■ Task description
Among the entries below, please repeat exactly and only the lines from the line containing "Blind Spot Monitor" to the line containing "Perfect for gaming, creative videos and ads", both lines included.

Records from a dataset:
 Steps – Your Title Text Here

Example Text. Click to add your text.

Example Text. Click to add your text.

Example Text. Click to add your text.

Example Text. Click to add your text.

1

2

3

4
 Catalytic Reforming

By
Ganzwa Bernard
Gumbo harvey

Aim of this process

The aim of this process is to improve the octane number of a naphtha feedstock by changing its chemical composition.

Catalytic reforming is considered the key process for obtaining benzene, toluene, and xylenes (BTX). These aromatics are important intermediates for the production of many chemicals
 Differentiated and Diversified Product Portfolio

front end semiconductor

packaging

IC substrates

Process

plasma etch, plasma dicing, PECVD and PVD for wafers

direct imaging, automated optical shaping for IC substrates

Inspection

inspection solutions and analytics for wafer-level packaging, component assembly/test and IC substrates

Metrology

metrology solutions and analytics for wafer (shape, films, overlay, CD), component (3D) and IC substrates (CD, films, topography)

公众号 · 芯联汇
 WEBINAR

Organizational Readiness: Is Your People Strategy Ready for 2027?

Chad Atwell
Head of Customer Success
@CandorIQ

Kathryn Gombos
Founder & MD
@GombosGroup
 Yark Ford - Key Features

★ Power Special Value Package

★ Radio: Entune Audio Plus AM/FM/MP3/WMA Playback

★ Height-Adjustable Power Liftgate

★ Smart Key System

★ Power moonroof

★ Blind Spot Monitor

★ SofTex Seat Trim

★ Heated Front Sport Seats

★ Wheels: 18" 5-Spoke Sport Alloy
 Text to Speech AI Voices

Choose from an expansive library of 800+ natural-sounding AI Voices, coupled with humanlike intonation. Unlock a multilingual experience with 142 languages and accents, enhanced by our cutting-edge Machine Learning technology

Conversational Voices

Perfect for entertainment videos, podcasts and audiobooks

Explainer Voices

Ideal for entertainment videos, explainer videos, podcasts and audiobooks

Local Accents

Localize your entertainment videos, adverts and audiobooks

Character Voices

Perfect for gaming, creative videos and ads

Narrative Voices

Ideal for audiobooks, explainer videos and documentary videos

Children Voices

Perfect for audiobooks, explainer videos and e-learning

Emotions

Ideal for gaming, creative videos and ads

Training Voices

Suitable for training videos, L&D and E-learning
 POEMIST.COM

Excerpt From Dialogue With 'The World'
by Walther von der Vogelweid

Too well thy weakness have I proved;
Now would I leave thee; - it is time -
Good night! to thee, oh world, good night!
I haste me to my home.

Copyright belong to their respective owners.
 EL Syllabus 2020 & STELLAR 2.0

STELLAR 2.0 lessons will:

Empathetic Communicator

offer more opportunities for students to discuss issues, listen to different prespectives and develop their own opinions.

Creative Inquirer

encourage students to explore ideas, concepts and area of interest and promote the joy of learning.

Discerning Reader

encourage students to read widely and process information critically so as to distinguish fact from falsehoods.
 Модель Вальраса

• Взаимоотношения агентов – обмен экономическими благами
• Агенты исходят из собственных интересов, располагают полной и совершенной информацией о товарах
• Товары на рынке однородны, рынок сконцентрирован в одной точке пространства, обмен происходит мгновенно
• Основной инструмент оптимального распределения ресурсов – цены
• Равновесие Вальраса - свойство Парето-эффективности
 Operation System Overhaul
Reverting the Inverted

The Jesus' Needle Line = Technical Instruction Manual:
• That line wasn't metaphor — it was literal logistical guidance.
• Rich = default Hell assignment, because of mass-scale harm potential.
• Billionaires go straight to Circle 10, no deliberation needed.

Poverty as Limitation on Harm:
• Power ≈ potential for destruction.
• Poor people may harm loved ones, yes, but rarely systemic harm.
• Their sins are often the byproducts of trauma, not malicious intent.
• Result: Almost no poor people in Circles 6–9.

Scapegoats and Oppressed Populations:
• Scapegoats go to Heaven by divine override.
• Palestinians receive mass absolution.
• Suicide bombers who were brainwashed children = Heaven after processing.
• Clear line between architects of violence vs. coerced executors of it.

■ Answer area
★ Blind Spot Monitor

★ SofTex Seat Trim

★ Heated Front Sport Seats

★ Wheels: 18" 5-Spoke Sport Alloy
 Text to Speech AI Voices

Choose from an expansive library of 800+ natural-sounding AI Voices, coupled with humanlike intonation. Unlock a multilingual experience with 142 languages and accents, enhanced by our cutting-edge Machine Learning technology

Conversational Voices

Perfect for entertainment videos, podcasts and audiobooks

Explainer Voices

Ideal for entertainment videos, explainer videos, podcasts and audiobooks

Local Accents

Localize your entertainment videos, adverts and audiobooks

Character Voices

Perfect for gaming, creative videos and ads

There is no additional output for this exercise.